DOCUMENT SEGMENT:
+ + + + + + +

Key Takeaways 

  • The Excel PV function returns the present value of an investment or loan based on a constant interest rate and periodic payments. 
  • The full syntax is =PV(rate, nper, pmt, [fv], [type]), where fv and type are optional arguments that handle lump sums and annuity timing. 
  • Always match your rate and nper to the same time period (e.g., divide an annual rate by 12 when working with monthly payments). 
  • PV works for annuities, loans, pensions and any scenario where you need to determine what a series of future cash flows is worth today. 

The PV function in Excel calculates the present value of a future series of payments or a single lump sum, discounted at a constant interest rate. For anyone working in finance, accounting or banking, you should be fluent in the time value of money. Knowing exactly what it means to discount something or to get the future value of a particular investment vehicle is necessary to do the job.

+ + + + + + +

TASKS TO COMPLETE:
**1)** Which two arguments of the PV function are optional, according to the Excel PV function text?
**2)** Using the Excel PV function text, explain why people in finance, accounting or banking should be fluent in the time value of money.
**3)** Pick up the Excel PV function text from where it stops and keep writing.

+ + + + + + +

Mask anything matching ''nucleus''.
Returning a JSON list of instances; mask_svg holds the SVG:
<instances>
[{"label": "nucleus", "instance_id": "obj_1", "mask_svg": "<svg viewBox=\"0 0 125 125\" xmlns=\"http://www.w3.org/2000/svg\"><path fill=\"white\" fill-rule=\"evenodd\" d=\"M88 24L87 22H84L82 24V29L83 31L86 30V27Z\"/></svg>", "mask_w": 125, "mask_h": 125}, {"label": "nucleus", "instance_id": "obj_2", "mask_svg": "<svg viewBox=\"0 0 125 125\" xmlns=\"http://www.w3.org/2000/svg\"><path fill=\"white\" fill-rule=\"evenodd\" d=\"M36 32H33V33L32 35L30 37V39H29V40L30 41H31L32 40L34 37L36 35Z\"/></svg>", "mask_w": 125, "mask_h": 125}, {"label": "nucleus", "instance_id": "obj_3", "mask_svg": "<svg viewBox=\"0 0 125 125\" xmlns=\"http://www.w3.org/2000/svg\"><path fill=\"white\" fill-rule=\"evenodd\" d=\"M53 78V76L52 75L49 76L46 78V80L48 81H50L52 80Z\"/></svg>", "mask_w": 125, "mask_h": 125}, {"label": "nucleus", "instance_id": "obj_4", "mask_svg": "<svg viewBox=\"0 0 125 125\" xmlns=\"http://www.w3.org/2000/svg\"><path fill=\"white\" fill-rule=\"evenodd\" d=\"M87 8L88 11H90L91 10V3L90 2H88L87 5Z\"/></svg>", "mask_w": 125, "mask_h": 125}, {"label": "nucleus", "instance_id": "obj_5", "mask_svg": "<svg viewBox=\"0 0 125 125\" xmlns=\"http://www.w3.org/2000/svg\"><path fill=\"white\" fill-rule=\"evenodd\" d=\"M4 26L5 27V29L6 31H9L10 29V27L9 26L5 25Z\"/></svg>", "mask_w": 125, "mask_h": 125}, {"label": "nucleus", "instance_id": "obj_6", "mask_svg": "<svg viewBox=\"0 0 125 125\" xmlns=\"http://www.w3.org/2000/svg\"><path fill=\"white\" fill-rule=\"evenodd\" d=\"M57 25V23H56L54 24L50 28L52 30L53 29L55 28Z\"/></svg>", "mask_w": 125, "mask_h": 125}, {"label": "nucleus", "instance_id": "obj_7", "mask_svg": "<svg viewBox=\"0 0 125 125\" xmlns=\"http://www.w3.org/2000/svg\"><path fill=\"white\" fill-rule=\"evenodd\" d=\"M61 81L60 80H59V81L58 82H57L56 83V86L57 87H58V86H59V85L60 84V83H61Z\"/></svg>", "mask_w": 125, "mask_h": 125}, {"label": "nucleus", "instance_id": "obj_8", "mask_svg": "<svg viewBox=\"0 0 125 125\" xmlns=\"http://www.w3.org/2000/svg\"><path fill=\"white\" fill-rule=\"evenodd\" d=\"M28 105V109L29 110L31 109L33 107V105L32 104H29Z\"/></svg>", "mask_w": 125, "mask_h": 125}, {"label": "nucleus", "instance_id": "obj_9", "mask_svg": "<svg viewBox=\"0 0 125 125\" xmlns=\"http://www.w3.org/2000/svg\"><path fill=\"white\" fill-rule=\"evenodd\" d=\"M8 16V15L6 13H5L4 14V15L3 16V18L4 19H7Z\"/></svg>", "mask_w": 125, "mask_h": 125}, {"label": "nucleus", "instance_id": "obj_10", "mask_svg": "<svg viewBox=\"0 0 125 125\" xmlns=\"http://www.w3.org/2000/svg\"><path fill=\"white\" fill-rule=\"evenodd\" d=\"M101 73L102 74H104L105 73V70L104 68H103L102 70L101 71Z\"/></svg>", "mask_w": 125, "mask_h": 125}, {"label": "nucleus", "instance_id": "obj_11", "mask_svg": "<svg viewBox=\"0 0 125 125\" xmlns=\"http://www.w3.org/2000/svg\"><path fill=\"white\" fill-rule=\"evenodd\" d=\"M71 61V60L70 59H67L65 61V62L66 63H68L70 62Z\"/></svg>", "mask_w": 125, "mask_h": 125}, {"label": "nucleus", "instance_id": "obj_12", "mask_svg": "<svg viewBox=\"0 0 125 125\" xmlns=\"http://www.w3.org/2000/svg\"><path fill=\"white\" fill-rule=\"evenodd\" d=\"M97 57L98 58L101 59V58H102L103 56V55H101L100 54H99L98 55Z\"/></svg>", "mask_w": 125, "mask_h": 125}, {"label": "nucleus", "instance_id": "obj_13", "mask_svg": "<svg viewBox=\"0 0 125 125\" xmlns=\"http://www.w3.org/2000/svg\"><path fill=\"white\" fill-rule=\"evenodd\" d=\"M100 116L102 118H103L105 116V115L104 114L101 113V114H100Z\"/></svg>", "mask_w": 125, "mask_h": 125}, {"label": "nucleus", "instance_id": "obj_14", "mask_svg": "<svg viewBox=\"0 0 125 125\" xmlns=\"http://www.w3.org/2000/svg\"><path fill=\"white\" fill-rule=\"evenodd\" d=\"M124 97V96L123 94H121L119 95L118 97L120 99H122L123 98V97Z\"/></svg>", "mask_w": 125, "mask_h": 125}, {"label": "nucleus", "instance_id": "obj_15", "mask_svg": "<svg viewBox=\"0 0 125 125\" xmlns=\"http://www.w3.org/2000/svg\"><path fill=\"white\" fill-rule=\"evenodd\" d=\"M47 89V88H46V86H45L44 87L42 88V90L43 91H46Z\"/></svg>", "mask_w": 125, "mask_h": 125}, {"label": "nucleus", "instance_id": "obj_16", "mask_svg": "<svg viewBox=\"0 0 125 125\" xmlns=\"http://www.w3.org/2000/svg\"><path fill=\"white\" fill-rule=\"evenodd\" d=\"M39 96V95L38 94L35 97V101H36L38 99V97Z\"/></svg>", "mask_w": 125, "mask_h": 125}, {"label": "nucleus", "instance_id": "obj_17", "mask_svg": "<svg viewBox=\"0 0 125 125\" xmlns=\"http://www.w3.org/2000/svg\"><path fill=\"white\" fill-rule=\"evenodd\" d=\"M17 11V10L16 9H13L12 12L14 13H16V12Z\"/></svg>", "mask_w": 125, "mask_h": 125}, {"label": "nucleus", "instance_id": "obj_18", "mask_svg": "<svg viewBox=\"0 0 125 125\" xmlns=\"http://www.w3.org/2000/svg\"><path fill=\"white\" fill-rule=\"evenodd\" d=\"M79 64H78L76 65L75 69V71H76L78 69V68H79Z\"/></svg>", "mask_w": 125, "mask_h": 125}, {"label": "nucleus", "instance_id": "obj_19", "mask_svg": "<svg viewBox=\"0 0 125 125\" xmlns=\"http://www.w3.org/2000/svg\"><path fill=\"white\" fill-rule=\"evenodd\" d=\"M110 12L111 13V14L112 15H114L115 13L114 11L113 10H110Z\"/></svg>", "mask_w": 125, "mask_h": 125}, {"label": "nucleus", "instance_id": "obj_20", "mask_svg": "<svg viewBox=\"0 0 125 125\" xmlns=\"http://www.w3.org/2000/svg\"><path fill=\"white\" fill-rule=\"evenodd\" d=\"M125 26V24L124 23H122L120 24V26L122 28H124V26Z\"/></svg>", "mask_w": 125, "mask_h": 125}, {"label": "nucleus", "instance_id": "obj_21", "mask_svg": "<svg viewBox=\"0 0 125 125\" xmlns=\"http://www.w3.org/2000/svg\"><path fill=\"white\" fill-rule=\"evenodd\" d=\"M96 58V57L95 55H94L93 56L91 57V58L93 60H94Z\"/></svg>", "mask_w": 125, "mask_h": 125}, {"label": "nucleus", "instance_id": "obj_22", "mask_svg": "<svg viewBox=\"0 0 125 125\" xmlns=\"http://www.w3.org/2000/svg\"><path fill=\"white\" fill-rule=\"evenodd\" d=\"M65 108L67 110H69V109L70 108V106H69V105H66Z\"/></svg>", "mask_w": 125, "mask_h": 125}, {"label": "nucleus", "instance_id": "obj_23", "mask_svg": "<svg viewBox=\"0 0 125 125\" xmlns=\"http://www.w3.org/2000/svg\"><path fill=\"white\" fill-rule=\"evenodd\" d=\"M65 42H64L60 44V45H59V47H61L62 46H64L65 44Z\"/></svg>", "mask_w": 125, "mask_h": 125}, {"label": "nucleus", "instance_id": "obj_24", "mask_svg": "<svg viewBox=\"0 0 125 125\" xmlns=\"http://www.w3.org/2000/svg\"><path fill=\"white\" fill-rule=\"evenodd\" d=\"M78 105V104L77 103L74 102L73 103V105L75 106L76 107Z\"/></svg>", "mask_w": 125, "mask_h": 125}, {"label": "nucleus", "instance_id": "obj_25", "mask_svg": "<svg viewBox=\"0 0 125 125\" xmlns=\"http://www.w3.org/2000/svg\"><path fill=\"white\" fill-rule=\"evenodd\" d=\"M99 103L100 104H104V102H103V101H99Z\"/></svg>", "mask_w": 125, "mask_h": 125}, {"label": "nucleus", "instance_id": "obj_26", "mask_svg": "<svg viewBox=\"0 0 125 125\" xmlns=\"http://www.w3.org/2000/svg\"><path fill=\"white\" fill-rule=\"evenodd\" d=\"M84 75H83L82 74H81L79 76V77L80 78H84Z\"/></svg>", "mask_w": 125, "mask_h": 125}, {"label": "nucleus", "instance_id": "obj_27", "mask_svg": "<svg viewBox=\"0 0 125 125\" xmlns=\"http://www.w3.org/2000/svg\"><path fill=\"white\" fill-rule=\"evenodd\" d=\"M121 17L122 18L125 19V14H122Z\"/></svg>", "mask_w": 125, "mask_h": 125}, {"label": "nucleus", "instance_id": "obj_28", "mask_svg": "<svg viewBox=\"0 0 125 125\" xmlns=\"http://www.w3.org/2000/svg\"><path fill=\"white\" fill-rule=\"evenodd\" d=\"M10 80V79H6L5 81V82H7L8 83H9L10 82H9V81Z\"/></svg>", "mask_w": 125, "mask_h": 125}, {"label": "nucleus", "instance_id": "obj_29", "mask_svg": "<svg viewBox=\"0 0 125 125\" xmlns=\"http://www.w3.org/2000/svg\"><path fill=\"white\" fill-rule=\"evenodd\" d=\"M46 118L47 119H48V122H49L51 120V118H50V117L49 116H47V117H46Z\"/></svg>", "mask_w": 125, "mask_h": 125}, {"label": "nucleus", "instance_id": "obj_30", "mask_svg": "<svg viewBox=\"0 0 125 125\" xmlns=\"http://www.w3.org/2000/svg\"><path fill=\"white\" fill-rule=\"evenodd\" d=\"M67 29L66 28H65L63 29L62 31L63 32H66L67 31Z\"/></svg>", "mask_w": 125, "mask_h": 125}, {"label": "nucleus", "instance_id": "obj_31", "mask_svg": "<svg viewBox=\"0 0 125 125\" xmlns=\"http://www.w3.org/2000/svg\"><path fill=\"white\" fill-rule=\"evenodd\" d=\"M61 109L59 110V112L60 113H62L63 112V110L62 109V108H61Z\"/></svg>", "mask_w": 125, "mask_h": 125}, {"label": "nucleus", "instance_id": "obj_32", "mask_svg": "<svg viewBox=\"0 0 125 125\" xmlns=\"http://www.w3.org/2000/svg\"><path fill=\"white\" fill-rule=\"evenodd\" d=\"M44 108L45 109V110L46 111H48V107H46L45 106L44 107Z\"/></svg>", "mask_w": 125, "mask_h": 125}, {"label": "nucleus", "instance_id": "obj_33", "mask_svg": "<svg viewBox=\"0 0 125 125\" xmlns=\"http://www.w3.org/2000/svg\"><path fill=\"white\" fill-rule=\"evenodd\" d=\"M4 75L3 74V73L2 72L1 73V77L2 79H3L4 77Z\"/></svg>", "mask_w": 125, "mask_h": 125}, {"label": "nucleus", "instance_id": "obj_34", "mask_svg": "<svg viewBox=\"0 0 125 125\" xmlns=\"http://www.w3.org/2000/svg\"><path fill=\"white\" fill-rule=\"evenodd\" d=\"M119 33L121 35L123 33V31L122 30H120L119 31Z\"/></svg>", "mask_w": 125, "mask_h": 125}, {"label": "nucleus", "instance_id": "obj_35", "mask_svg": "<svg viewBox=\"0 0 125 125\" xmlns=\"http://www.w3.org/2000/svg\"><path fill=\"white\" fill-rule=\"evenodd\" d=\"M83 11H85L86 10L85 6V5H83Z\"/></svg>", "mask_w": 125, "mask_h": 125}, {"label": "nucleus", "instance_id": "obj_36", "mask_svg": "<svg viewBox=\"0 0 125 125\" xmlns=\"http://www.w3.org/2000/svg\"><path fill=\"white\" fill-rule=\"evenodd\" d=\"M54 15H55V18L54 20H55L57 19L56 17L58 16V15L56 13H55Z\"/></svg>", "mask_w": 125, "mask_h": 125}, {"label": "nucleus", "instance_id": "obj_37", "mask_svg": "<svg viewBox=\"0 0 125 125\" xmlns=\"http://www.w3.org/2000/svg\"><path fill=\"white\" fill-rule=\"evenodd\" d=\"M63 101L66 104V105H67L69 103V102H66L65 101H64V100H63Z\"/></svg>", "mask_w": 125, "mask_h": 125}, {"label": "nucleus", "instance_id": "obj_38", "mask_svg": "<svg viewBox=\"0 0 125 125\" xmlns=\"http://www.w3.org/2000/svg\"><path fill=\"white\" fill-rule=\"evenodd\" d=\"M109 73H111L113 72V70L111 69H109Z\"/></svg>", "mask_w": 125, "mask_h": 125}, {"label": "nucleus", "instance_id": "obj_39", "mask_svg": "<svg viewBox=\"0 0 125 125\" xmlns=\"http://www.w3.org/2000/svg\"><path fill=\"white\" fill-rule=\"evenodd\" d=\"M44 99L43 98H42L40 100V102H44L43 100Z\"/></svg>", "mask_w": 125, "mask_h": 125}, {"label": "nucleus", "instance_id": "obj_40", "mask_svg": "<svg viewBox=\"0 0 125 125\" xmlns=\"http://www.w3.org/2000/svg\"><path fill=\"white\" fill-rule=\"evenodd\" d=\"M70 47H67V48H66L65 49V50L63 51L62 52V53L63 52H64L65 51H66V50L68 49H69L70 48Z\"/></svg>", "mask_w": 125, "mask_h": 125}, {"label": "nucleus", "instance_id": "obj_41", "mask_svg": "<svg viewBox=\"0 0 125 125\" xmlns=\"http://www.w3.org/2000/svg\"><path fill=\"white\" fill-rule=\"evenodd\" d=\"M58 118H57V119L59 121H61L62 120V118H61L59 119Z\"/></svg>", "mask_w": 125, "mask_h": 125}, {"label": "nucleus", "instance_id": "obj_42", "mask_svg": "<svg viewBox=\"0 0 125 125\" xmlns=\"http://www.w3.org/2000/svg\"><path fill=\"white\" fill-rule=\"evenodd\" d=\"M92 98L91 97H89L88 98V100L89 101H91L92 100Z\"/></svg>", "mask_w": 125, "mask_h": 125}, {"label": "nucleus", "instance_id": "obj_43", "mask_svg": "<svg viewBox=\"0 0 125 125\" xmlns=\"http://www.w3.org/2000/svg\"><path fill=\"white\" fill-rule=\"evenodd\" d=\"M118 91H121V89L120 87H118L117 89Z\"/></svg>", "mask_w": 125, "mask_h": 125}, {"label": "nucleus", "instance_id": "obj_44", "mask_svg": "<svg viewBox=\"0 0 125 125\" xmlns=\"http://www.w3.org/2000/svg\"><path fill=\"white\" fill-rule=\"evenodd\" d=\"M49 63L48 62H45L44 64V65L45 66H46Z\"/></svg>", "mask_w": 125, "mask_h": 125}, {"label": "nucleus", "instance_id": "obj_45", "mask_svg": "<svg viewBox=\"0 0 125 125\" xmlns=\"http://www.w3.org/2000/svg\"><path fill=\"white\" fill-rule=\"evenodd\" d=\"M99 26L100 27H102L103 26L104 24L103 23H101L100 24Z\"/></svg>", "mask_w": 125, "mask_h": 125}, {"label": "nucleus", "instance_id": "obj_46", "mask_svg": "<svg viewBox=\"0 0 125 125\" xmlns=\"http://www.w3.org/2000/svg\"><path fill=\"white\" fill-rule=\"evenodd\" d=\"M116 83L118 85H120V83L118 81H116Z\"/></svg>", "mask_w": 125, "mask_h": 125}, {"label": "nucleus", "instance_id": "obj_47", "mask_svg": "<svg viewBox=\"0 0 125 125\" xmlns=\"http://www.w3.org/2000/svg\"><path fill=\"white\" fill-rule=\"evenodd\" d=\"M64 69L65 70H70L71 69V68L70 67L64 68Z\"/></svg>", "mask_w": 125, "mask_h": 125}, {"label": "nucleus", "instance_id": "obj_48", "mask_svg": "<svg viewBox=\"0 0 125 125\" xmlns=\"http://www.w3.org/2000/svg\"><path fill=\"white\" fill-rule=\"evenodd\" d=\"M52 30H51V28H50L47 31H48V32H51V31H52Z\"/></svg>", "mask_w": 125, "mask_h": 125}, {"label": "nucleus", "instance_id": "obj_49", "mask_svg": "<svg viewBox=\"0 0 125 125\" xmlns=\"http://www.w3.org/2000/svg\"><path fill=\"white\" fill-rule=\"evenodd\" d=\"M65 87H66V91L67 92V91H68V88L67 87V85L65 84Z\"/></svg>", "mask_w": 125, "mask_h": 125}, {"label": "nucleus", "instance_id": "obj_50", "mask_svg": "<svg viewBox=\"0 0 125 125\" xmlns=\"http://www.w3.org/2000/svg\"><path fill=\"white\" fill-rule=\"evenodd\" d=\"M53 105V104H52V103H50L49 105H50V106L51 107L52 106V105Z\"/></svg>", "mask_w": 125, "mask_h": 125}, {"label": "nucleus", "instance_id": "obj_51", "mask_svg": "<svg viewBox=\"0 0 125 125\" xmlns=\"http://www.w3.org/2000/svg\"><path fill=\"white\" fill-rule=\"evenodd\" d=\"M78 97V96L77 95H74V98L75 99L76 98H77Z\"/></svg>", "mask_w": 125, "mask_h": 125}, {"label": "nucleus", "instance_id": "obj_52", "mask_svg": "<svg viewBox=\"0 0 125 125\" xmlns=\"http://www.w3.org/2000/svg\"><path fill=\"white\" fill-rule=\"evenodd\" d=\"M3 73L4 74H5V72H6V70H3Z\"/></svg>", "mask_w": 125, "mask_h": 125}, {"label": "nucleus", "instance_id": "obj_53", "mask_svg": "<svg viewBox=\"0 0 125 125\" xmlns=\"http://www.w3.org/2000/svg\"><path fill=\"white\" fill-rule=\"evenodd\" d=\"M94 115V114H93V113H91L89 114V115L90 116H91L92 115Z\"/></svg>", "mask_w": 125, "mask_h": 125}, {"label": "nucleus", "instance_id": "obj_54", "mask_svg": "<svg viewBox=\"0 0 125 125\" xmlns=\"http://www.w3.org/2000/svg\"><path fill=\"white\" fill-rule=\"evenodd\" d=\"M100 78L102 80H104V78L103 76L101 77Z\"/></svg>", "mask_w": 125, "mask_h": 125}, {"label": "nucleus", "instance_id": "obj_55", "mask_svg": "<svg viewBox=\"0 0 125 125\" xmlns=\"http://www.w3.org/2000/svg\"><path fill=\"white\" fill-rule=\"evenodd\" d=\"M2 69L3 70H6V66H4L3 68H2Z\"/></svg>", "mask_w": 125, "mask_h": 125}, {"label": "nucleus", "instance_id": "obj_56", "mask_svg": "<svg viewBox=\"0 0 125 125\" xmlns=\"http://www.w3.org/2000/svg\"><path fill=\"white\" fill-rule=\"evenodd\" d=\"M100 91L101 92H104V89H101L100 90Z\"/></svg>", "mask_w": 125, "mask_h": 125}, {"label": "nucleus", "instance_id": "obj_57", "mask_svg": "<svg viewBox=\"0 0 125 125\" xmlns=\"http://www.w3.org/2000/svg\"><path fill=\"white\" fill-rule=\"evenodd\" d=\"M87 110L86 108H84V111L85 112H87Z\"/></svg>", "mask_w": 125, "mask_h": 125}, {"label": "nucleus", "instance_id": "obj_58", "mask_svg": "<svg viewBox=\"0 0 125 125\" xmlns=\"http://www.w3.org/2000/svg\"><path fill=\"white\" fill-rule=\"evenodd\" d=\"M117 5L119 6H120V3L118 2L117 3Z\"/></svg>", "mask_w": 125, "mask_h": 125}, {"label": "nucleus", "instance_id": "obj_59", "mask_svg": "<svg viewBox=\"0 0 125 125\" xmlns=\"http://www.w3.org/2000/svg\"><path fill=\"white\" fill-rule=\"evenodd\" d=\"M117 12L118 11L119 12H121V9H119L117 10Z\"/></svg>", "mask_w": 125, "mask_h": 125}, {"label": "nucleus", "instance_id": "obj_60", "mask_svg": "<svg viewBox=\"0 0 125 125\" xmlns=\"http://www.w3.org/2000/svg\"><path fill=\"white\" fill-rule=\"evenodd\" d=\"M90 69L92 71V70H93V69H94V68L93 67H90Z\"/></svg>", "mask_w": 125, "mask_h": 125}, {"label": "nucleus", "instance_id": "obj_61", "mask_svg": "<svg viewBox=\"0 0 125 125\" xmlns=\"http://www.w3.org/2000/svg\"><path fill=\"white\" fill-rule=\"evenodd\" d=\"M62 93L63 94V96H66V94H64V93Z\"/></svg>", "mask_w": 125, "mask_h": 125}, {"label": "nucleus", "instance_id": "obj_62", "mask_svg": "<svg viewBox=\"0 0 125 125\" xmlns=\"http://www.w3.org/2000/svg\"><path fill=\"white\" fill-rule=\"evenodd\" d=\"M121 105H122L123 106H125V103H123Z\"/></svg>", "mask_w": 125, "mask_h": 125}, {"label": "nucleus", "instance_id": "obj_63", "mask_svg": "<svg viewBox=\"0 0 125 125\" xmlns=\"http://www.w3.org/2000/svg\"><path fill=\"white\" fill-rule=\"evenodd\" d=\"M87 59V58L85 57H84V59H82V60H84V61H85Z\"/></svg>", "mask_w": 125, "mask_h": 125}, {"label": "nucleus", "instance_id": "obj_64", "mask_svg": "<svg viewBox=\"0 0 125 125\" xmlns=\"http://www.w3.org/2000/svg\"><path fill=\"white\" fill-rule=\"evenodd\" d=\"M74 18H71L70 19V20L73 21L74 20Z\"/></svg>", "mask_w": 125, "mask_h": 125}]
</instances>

+ + + + + + +

ANSWERS TO THE PROBLEMS:
**1)** The optional arguments are fv and type.

**2)** Knowing what it means to discount something, or to find the future value of an investment vehicle, is needed to do the job in those fields.

**3)**
Excel can be an extremely useful tool for these calculations. It can perform complex calculations and has several formulas for just about any role within finance and banking. Among these, the PV function is one of the most essential for time-value-of-money analysis. Whether you need to calculate the present value of an annuity, a loan or a future pension payout, this function handles it all. 

PV Function Syntax and Arguments 

The full syntax for the PV function in Excel is: 

=PV(rate, nper, pmt, [fv], [type]) 

The table below defines each of the five arguments: 

Argument Required/Optional Description Example Value
rate Required The interest rate or discount rate per period 0.05 (5% annual)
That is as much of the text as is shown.